Note: This vaccine is different from the meningococcal-C vaccine given at one year of age.
Who should not get this vaccine
Students should see their doctor for possible vaccination if they have:
- A history of a bad reaction after getting a vaccine
- An allergy to tetanus or diptheria toxoid
Deciding not to get vaccinated
This vaccine is required by law. Students who are not vaccinated can be suspended from school. Your student could be at risk of getting meningitis if you decide not to vaccinate.
|Parents who do not vaccinate...
||Must do the following...
|For personal choice
- Complete an exemption form
- Have the legal document notarized
- Attend a vaccine education session at Halton Region Health Department
- Bring the forms to the Halton Region Health Department
|For medical reasons
- Have a doctor fill out a medical exemption form
- Bring the form to the Halton Region Health Department
Risk of meningitis vs. risk of vaccine
|Risk of meningitis
||Risk of vaccine
- There are 200 cases each year in Canada.
- Brain can swell, causing permanent hearing loss, seizures or learning disabilities.
- Blood infection can cause shock and organ failure.
- Other infections of the lungs, joints, bones, heart and skin.
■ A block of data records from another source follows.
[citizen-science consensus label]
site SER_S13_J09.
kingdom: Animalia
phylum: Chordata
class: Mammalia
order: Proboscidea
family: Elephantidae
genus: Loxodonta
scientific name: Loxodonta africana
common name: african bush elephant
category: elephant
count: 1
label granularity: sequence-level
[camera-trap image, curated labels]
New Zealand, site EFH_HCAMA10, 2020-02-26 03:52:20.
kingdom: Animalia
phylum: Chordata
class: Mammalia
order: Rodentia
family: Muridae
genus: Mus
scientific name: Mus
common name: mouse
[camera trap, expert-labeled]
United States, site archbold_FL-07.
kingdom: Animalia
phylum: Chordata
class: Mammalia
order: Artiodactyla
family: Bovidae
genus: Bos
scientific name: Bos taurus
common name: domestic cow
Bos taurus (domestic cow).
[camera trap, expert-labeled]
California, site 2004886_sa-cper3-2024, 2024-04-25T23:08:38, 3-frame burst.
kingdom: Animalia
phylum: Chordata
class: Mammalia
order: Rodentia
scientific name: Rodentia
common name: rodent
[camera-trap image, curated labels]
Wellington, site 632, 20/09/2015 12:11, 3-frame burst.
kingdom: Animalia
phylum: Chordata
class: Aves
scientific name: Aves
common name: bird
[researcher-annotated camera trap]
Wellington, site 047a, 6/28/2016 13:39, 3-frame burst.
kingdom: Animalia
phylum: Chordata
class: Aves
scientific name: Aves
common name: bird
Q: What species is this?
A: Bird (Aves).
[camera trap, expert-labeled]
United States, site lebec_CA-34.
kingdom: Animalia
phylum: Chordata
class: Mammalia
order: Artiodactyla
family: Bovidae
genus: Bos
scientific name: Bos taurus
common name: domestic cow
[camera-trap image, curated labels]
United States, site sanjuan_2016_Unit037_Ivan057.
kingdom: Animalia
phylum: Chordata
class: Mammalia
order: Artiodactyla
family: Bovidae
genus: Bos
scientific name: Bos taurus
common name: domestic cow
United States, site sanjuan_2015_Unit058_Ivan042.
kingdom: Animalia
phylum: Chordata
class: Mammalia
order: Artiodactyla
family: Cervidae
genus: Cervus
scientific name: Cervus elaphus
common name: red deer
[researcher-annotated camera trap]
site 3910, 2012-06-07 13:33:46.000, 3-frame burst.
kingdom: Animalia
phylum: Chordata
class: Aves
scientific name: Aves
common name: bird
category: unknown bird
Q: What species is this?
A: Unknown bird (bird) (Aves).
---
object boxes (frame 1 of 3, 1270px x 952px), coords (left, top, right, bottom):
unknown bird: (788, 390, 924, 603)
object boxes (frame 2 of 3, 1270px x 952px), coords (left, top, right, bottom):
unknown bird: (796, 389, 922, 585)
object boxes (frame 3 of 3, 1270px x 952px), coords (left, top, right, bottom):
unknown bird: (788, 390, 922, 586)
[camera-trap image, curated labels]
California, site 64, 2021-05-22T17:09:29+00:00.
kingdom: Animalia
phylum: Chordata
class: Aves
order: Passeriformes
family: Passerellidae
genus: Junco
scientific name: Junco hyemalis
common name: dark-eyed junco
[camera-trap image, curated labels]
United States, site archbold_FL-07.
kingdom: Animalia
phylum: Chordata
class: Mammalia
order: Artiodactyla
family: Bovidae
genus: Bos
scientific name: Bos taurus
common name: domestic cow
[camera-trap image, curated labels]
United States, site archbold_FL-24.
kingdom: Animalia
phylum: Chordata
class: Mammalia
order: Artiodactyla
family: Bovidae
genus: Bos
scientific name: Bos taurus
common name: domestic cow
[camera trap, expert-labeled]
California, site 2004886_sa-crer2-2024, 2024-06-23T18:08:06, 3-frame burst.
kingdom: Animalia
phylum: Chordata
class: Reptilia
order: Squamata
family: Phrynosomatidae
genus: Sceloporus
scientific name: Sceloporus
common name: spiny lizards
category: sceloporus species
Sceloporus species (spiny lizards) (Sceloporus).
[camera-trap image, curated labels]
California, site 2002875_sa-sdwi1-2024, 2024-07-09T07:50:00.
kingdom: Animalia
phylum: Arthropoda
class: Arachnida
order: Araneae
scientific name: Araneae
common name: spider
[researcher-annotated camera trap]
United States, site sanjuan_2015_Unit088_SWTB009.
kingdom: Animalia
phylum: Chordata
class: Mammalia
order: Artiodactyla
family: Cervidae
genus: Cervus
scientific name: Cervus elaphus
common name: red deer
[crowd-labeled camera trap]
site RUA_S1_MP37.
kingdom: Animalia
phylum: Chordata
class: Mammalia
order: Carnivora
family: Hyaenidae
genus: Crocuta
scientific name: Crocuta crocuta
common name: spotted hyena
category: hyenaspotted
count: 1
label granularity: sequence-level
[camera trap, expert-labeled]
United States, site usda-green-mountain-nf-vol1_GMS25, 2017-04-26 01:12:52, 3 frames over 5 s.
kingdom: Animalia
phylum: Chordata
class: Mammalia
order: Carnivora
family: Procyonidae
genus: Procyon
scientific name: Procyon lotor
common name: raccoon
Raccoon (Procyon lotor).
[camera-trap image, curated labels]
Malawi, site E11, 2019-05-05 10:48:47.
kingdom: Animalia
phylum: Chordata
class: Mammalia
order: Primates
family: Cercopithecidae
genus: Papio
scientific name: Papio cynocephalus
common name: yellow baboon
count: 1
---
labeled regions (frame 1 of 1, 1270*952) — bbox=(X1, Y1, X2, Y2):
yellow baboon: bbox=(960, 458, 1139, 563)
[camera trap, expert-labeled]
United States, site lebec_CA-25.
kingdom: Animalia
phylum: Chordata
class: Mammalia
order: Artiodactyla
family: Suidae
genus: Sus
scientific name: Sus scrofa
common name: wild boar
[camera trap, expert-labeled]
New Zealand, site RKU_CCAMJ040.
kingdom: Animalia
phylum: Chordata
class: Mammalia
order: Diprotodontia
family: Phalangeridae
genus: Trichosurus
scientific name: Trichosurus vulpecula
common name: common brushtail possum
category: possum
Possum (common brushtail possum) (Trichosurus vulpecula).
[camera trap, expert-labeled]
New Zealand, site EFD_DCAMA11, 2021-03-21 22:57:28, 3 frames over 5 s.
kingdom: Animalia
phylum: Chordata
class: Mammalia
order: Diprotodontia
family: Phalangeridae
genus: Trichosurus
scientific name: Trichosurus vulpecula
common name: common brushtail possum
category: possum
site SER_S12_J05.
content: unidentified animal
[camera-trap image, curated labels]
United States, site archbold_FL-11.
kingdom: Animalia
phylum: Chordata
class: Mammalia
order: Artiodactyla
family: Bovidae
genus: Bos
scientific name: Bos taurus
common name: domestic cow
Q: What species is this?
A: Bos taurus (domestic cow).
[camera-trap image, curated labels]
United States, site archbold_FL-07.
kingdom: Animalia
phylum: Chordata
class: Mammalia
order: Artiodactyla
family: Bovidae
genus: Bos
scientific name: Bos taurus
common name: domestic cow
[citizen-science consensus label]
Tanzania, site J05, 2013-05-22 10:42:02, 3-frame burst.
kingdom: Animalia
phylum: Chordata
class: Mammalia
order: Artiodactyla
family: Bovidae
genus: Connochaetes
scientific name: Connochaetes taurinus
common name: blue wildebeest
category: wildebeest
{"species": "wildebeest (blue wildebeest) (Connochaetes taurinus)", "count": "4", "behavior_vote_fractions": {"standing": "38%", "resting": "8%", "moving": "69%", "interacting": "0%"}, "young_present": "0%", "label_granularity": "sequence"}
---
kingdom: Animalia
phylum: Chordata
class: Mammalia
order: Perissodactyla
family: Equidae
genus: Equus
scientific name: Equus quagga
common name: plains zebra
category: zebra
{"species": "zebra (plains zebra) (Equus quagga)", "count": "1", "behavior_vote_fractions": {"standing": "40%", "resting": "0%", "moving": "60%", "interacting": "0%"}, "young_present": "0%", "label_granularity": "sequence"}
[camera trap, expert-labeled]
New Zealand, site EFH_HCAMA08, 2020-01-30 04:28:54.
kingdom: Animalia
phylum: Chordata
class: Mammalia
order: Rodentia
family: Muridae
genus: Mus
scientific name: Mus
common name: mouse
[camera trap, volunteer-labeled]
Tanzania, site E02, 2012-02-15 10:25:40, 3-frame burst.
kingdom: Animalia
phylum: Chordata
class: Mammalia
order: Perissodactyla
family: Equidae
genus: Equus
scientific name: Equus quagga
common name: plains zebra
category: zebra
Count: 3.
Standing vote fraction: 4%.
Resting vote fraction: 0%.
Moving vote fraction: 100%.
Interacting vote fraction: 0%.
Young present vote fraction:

- Death rate occurs 1 in every 10 in severe cases.
- Up to 60 per cent of people get a sore arm.
- Up to 60 per cent of people feel fatigue.
- Serious adverse events are very rare.
Preparing your child for vaccination
Before vaccinating your child:
- Talk to your student about the vaccine.
- Complete and return the consent form.
- Review helpful ways to deal with fear or anxiety (e.g., count to ten, look away from needle, focus on breathing).